Синдром Дауна — в леспромхозе я не слыхал таких слов. Одутловатое лицо существа было совершенно белое, словно застывший жир на сковородке, и каким-то непостижимым образом казалось одновременно и злобно-крючконосым, и вздернуто-поросячьим, заплывшие раскосые глазки смотрели на меня недоверчиво и злобно, — “с монгольской дикою ордою”, внезапно пронеслось в моей голове. Женя, познакомься с молодым человеком, ласково и просветленно подсказала переводчица из-за моего плеча, и существо протянуло мне налитую водой маленькую резиновую перчатку с плохо прорезанными пальцами — и что-то старательно профыркало. Бог мой — это была еще и девушка: в безымянную сосисочку был погружен перстенек с малиновым камешком!.. Ответно представляясь, я постарался возвысить свою изысканность до заоблачной куртуазности.
С той же куртуазностью я уклонился от завтрака, за которым мне не удалось бы проглотить ни куска, и принялся изысканно таскать воду для поливки секретной морковной плантации на задах их костра. Я куртуазничал целый день, но назвать Женю-два Женей язык у меня не поворачивался. Однако в остальном я расточал ей королевские почести; в какой-то момент я даже решил было поцеловать ей руку, но, остановленный немедленным внутренним содроганием, притворился, будто опасаюсь сделать ее смешной.

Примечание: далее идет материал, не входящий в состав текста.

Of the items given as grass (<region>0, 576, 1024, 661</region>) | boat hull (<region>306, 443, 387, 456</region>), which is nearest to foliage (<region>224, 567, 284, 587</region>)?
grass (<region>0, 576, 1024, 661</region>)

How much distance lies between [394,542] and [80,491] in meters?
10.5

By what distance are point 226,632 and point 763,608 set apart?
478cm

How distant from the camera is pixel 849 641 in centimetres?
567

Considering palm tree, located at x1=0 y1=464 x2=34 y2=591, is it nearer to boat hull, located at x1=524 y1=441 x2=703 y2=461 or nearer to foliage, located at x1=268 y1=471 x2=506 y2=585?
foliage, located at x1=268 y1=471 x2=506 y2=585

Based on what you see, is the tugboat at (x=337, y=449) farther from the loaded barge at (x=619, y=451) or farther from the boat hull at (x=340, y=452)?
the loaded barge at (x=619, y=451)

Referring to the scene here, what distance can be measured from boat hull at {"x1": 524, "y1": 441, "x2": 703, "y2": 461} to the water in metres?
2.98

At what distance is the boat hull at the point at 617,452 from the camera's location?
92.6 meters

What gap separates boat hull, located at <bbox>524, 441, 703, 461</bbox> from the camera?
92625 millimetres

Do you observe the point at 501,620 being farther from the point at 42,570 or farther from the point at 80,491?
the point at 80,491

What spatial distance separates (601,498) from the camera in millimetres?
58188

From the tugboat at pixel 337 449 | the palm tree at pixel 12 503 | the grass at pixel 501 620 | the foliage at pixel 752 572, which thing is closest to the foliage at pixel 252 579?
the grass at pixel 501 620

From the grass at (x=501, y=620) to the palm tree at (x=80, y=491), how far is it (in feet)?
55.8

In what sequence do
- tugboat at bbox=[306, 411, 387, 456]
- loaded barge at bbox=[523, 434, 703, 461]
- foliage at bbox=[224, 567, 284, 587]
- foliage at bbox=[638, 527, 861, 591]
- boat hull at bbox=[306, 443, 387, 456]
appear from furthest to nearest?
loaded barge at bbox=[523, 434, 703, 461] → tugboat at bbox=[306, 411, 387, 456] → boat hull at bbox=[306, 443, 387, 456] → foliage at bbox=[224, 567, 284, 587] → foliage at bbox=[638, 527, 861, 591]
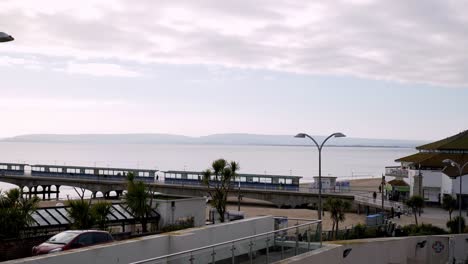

Зато руку ее матери я поднес к губам буквально с благоговением, когда в интимном полумраке мы втроем сели ужинать. Правда, до этого я играючи заглотил пару переполненных стаканов фессалийского, черного с розовой пеной, без коего мне казалось неприличным явиться в гости к дамам, одной из которых, как выяснилось, алкоголь был вообще противопоказан, а другая ограничивалась изящным пригубливанием. После моего молодецкого порыва фалернского осталось так мало, что я счел необходимым, невзирая на ласковые протесты переводчицы и неопределенное пофыркивание Жени-два, сбегать к закрывающейся Одарке за бутылочкой лувенского. На этот раз я постарался быть более воздержанным и шумную вакхову влагу смешивать с трезвой струею воды, с мудрой и возвышенной беседой. Я целовал матери-героине ее изящные кисти и называл ее святой, я говорил, что именно она, а не какая-нибудь там Сикстинская мадонна является подлинным символом материнской любви, ибо любить не то что даже будущего бога, но и обычного ребенка-ангелочка и дураку доступно, а вот испытывать столько нежности к такой, как Женя… Впрочем, что я болтаю — она по-своему прекрасна, нужно только вглядеться, в ней столько кротости, грации, понес я, теряя последние тормоза и только чувствуя, что первая же попытка зацепиться хоть за какие-то признаки правдоподобия погубит меня окончательно.